Green Boxes — the multi-runtime architecture
Every "green box" is a language-native implementation of the AI Workbench HTTP runtime. They all serve the same /api/v1/* contract and speak Astra via their language's native SDK internally. The UI picks which one to target at deploy time via BACKEND_URL.
Why multiple runtimes?
- Different organizations prefer different stacks. A team with heavy Python tooling should be able to deploy a Python-native workbench runtime that they can extend idiomatically.

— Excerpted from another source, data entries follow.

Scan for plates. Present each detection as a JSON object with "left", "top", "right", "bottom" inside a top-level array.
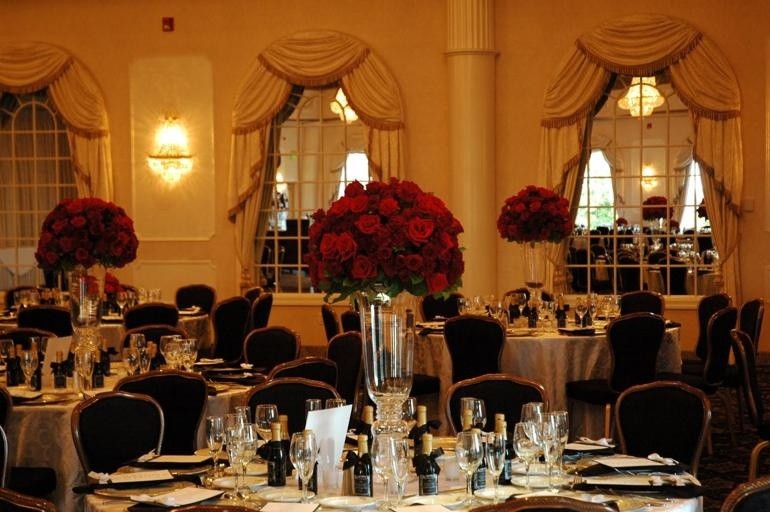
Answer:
[
  {"left": 136, "top": 465, "right": 211, "bottom": 479},
  {"left": 426, "top": 493, "right": 466, "bottom": 506},
  {"left": 258, "top": 489, "right": 315, "bottom": 501},
  {"left": 319, "top": 496, "right": 376, "bottom": 508},
  {"left": 225, "top": 461, "right": 268, "bottom": 475},
  {"left": 195, "top": 360, "right": 224, "bottom": 365},
  {"left": 474, "top": 488, "right": 513, "bottom": 499},
  {"left": 96, "top": 482, "right": 195, "bottom": 498},
  {"left": 511, "top": 476, "right": 564, "bottom": 488},
  {"left": 196, "top": 447, "right": 228, "bottom": 459},
  {"left": 214, "top": 475, "right": 267, "bottom": 489}
]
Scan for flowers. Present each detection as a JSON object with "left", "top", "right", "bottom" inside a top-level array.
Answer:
[
  {"left": 33, "top": 196, "right": 139, "bottom": 278},
  {"left": 497, "top": 184, "right": 577, "bottom": 243},
  {"left": 695, "top": 197, "right": 709, "bottom": 221},
  {"left": 640, "top": 195, "right": 675, "bottom": 220},
  {"left": 299, "top": 173, "right": 470, "bottom": 309}
]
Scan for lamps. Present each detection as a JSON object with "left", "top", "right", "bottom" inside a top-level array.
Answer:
[
  {"left": 146, "top": 145, "right": 195, "bottom": 185},
  {"left": 616, "top": 75, "right": 665, "bottom": 119},
  {"left": 328, "top": 87, "right": 360, "bottom": 126}
]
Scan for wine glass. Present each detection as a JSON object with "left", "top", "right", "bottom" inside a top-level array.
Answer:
[
  {"left": 289, "top": 431, "right": 308, "bottom": 497},
  {"left": 159, "top": 334, "right": 199, "bottom": 373},
  {"left": 454, "top": 290, "right": 622, "bottom": 336},
  {"left": 539, "top": 413, "right": 562, "bottom": 496},
  {"left": 138, "top": 348, "right": 151, "bottom": 375},
  {"left": 295, "top": 435, "right": 320, "bottom": 506},
  {"left": 549, "top": 410, "right": 571, "bottom": 485},
  {"left": 389, "top": 437, "right": 410, "bottom": 507},
  {"left": 234, "top": 423, "right": 258, "bottom": 500},
  {"left": 521, "top": 403, "right": 543, "bottom": 475},
  {"left": 255, "top": 403, "right": 282, "bottom": 464},
  {"left": 203, "top": 415, "right": 226, "bottom": 489},
  {"left": 19, "top": 350, "right": 38, "bottom": 391},
  {"left": 485, "top": 432, "right": 506, "bottom": 500},
  {"left": 455, "top": 431, "right": 484, "bottom": 506},
  {"left": 224, "top": 427, "right": 244, "bottom": 501},
  {"left": 610, "top": 216, "right": 713, "bottom": 264},
  {"left": 403, "top": 396, "right": 417, "bottom": 420},
  {"left": 116, "top": 287, "right": 162, "bottom": 319},
  {"left": 371, "top": 434, "right": 391, "bottom": 511},
  {"left": 513, "top": 422, "right": 543, "bottom": 494},
  {"left": 74, "top": 348, "right": 93, "bottom": 401},
  {"left": 122, "top": 347, "right": 140, "bottom": 375}
]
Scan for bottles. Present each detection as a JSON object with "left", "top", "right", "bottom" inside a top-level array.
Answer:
[
  {"left": 267, "top": 422, "right": 286, "bottom": 487},
  {"left": 412, "top": 406, "right": 430, "bottom": 466},
  {"left": 51, "top": 351, "right": 66, "bottom": 389},
  {"left": 99, "top": 339, "right": 110, "bottom": 376},
  {"left": 92, "top": 350, "right": 104, "bottom": 389},
  {"left": 15, "top": 343, "right": 26, "bottom": 383},
  {"left": 493, "top": 420, "right": 512, "bottom": 485},
  {"left": 360, "top": 405, "right": 375, "bottom": 448},
  {"left": 3, "top": 339, "right": 21, "bottom": 386},
  {"left": 28, "top": 336, "right": 44, "bottom": 391},
  {"left": 419, "top": 434, "right": 439, "bottom": 496},
  {"left": 492, "top": 413, "right": 510, "bottom": 445},
  {"left": 354, "top": 434, "right": 372, "bottom": 496},
  {"left": 465, "top": 427, "right": 486, "bottom": 494},
  {"left": 278, "top": 414, "right": 292, "bottom": 476}
]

- The Astra SDK ecosystem is polyglot (
astra-db-ts,astrapy,astra-db-java, …). Each runtime uses its native SDK — no wrapper libraries, no "universal" middleware to maintain. - The HTTP contract is small enough to replicate; replicating it across languages is easier than mandating one runtime and making everyone port their tooling.
Current runtimes
| Runtime | Location | Status | Astra SDK |
|---|---|---|---|
| TypeScript (default) | runtimes/typescript/ | Operational through Phase 3 + auth (UI, playground, API keys, OIDC login + silent refresh, knowledge bases with auto-provisioned collections, chunking / embedding / reranking services, vector/text search, hybrid + rerank, sync/async ingest with pipeline resume after orphan reclaim, durable JobStore with cross-replica subscription polling + lease/heartbeat + orphan sweeper, chunks listing, document delete cascade) | @datastax/astra-db-ts |
| Python | runtimes/python/ | FastAPI scaffold — routes return 501 until implemented | astrapy (pending) |
| Java | runtimes/java/ | Spring Boot scaffold — routes return 501 until implemented | astra-db-java (pending) |
The TypeScript runtime is the default ship path: it gets bundled with the UI into one Docker image, so operators deploying the UI get a working backend out of the box. Alternative-language runtimes deploy as separate containers and the UI points at them via BACKEND_URL.
The contract
Every green box serves:
| Path | Purpose |
|---|---|
GET /healthz | Liveness |
GET /readyz | Readiness (must confirm its control plane is reachable) |
GET /version | Build metadata; runtime field carries the language tag |
GET / | Service banner (JSON) when no UI is embedded; the UI shell (HTML) in the bundled TypeScript + UI image |
GET /docs | OpenAPI reference UI |
GET /api/v1/openapi.json | Machine-readable OpenAPI 3.1 doc |
(CRUD) /api/v1/workspaces[/{id}] | Workspace lifecycle |
(CRUD) /api/v1/workspaces/{w}/{chunking,embedding,reranking}-services[/{id}] | Service-definition lifecycle |
(CRUD) /api/v1/workspaces/{w}/knowledge-bases[/{id}] | KB lifecycle (POST auto-provisions the underlying vector collection; DELETE drops it) |
POST / DELETE / POST | /api/v1/workspaces/{w}/knowledge-bases/{kb}/records, .../records/{rid}, .../search |
(CRUD) /api/v1/workspaces/{w}/knowledge-bases/{kb}/documents[/{id}] | Document metadata + chunks listing under a KB |
POST | /api/v1/workspaces/{w}/knowledge-bases/{kb}/ingest[?async=true] |
Full contract details: api-spec.md.
Response shapes for every route are captured as fixtures under conformance/fixtures/. Every runtime's test suite diffs against those fixtures — drift surfaces as a failing test.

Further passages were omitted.